When we launched Bespin people noticed that our copy and paste experience wasn’t the best. It wasn’t integrating with the system clipboard in most cases. An editor needs clipboard support. Needs it. Essential. 101.
It turns out that this can be a royal pain to work across various browsers and platforms. I thought it may be good to share our story, where we were, where we are, and where we want to be. I also am looking forward to hearing your ideas, as we may have missed something.
First, what are we talking about here?
With our canvas based editor we needed access to the system clipboard to be able to copy data into, cut, and paste from the outside clipboard.
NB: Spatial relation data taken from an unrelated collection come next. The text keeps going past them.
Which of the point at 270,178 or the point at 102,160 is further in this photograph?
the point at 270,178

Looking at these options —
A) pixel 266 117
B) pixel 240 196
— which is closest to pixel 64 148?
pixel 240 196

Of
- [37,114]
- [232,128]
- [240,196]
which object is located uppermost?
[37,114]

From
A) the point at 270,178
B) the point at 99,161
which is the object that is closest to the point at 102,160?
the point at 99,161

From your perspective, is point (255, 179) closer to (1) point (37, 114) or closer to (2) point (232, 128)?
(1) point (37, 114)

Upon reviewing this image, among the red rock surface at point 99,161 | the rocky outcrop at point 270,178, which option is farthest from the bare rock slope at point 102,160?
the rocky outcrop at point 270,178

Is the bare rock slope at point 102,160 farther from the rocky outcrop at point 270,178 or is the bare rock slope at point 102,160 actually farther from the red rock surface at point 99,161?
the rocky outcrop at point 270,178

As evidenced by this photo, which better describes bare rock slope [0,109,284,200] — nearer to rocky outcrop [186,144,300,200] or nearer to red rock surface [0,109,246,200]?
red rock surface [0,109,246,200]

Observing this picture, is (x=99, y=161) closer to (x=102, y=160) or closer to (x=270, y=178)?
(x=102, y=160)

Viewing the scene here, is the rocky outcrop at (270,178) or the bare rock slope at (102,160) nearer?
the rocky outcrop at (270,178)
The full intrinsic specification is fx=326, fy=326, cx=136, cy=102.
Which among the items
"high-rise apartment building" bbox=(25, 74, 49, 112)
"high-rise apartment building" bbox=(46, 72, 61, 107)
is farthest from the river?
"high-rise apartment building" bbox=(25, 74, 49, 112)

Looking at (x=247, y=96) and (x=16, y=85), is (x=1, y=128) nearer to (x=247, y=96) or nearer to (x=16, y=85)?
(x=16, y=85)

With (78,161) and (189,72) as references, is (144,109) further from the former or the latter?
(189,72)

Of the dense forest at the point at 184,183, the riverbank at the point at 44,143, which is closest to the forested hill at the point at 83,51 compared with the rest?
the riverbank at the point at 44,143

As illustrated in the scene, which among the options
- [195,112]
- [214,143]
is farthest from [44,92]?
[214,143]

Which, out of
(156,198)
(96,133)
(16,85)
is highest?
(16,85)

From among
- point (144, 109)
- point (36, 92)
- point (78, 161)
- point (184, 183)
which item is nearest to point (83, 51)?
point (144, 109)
The first version that we had, used Clipboard Copy which accesses the clipboard APIs available in Flash. Unfortunately, our parade was rained on. With Flash 10 Adobe changed the access model to these APIs (due to security issues). Now a user has to explicitly click on a SWF control to get the access. To help, zeroclipboard tricks Flash, allowing you to at least fake out the user and have them click on any element. zeroclipboard hides a translucent SWF control on top of the element so the user thinks they are clicking on the “copy” icon, or something like it. This is all well and good, but we obviously need to tie into the key combinations that we habitually know (Cmd/Ctrl C, X, and V).
With Flash not able to do what we need (as Flash 10 will be well supported soon, and it broke it) we needed to take a fresh look at the problem.
What APIs do we have available in the browsers? In typical fashion, each browser does things differently.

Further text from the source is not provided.